Stated problem 1: Report every line of the dataset entries that contains the word "tree".

═══ Extract to read

A year after Hurricane Maria, homes remain in ruins along the beach in Yabucoa, Puerto Rico. Photo: Carolyn Cole / Los Angeles Times

By Paloma Esquivel
20 September 2018
SAN JUAN, Puerto Rico (Los Angeles Times) – The rain falling into Bianca Cruz Pichardo’s home in Puerto Rico’s capital forms a small stream from her living room to the kitchen, past a cabinet elevated by cinder blocks.
The living room is dark, save for some light coming from the kitchen and a bedroom. The 25-year-old cannot bring herself to install light bulbs in the ceiling’s sockets because she fears being electrocuted.
For a year, her landlord in San Juan has told her he will repair damage caused when Hurricane Maria ripped through the island last September, she said, but still nothing. The worst of the rain is kept out by a blue tarp that serves as a temporary roof.

══════
═══ Data supplied

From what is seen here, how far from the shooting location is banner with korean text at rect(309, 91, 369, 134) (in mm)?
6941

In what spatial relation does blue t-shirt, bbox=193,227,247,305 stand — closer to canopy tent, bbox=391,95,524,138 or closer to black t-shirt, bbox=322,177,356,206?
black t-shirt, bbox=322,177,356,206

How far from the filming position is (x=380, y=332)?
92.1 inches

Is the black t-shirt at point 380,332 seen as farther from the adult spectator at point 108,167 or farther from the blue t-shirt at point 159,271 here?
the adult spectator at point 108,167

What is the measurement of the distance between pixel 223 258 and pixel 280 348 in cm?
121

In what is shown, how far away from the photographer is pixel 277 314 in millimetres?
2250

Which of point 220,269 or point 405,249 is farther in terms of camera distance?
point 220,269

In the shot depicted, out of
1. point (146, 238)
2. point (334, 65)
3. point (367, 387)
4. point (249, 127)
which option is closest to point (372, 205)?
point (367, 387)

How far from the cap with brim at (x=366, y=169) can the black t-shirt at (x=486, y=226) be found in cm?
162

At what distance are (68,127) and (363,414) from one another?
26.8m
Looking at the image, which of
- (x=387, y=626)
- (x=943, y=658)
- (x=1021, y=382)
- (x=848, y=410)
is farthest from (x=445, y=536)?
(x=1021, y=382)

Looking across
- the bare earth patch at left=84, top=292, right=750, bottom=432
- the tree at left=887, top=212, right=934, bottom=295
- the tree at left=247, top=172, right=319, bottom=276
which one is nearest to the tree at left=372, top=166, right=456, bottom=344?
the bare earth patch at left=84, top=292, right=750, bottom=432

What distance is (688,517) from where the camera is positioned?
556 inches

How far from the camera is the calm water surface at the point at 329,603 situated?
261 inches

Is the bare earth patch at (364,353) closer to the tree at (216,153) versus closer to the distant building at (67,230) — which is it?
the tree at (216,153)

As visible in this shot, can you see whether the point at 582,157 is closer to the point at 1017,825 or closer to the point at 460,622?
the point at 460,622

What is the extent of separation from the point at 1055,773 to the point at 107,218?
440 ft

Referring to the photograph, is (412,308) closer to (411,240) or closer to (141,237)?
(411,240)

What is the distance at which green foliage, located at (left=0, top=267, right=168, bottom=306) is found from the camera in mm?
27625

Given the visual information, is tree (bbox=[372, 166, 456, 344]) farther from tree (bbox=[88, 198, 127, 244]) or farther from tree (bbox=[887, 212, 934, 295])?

══════

Stated problem 2: Continue the article about Puerto Rico a year after Hurricane Maria from the point where it stops.

Written response 1:
- the tree at left=887, top=212, right=934, bottom=295
- the tree at left=247, top=172, right=319, bottom=276
which one is nearest to the tree at left=372, top=166, right=456, bottom=344?
Is the bare earth patch at (364,353) closer to the tree at (216,153) versus closer to the distant building at (67,230) — which is it?
the tree at (216,153)
Given the visual information, is tree (bbox=[372, 166, 456, 344]) farther from tree (bbox=[88, 198, 127, 244]) or farther from tree (bbox=[887, 212, 934, 295])?

Written response 2:
“He says, ‘This week I’ll bring the materials over,’” she said recently. “But he doesn’t do anything.”
Throughout Puerto Rico, the destruction caused by the devastating wind and rain generated by the Category 4 hurricane a year ago Thursday still shapes daily life.
Thousands of families rely on the blue tarps to protect themselves and their homes while awaiting repairs, many residents face financial struggles exacerbated by the storm, neighborhoods are dotted with shuttered schools and abandoned homes, and some residents can’t help worrying about whether they’ll survive when the next storm hits.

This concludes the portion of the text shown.